» Tâche donnée A: Pour chacune des affirmations suivantes, dites si elle concorde avec l'extrait sur les îles du Ponant, en répondant par oui ou non et en citant mot pour mot les termes décisifs de l'extrait : (i) les îles du Ponant comptent 16 000 habitants ; (ii) la loi Pélissard oblige les îles monocommunales à rejoindre une intercommunalité ; (iii) la dotation de solidarité insulaire y est présentée comme une avancée mineure.
» Tâche donnée B: Recopiez le passage de l'extrait sur les îles du Ponant qui va de « Pour être honnête, nous » jusqu'à « d'une adaptation intelligente. », en renommant « législateur » en « Parlement ».

» Extrait du document:
Pendant longtemps, les 15 îles du Ponant ont été un angle mort des politiques publiques françaises. Nous n'étions ni la métropole ni l'outre-mer. C'est vrai qu'avec 16 000 habitants et quelques communes éparpillées, nous ne sommes pas grand-chose démographiquement. C'est difficile de se faire entendre, mais je compte sur un dialogue constructif pour faire avancer notre cause.

Pour être honnête, nous ne partons pas de rien. Il y a d'abord eu la modification des critères de charges dans la dotation globale de fonctionnement sur la voirie, un peu à l'image de ce qui se fait pour les communes de montagne. Surtout, vous le savez, nous avons obtenu la dotation de solidarité insulaire, qui a été une avancée majeure. Au-delà de l'aspect financier, j'insiste, ce fut véritablement la reconnaissance de notre spécificité insulaire au niveau national.

Je pense aussi à la loi Pélissard, qui a exempté les îles monocommunales de l'obligation de s'inscrire dans une intercommunalité. C'est un choix qui leur est laissé. C'est à mon sens un très bon exemple du pragmatisme qui devrait toujours guider le législateur. Il faut sortir de la verticalité du pouvoir pour aller vers plus d'horizontalité. Faisons fi de la doctrine au profit d'une adaptation intelligente.

» Données enregistrées:
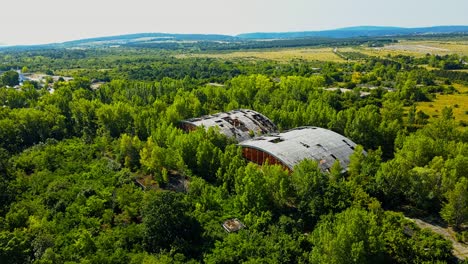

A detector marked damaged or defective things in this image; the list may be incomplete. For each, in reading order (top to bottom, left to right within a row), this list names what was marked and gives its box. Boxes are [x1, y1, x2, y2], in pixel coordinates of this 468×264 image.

» Solution rédigée A:
(i) Oui : « avec 16 000 habitants ».
(ii) Non : « a exempté les îles monocommunales de l'obligation de s'inscrire dans une intercommunalité ».
(iii) Non : « qui a été une avancée majeure ».

» Solution rédigée B:
Pour être honnête, nous ne partons pas de rien. Il y a d'abord eu la modification des critères de charges dans la dotation globale de fonctionnement sur la voirie, un peu à l'image de ce qui se fait pour les communes de montagne. Surtout, vous le savez, nous avons obtenu la dotation de solidarité insulaire, qui a été une avancée majeure. Au-delà de l'aspect financier, j'insiste, ce fut véritablement la reconnaissance de notre spécificité insulaire au niveau national.

Je pense aussi à la loi Pélissard, qui a exempté les îles monocommunales de l'obligation de s'inscrire dans une intercommunalité. C'est un choix qui leur est laissé. C'est à mon sens un très bon exemple du pragmatisme qui devrait toujours guider le Parlement. Il faut sortir de la verticalité du pouvoir pour aller vers plus d'horizontalité. Faisons fi de la doctrine au profit d'une adaptation intelligente.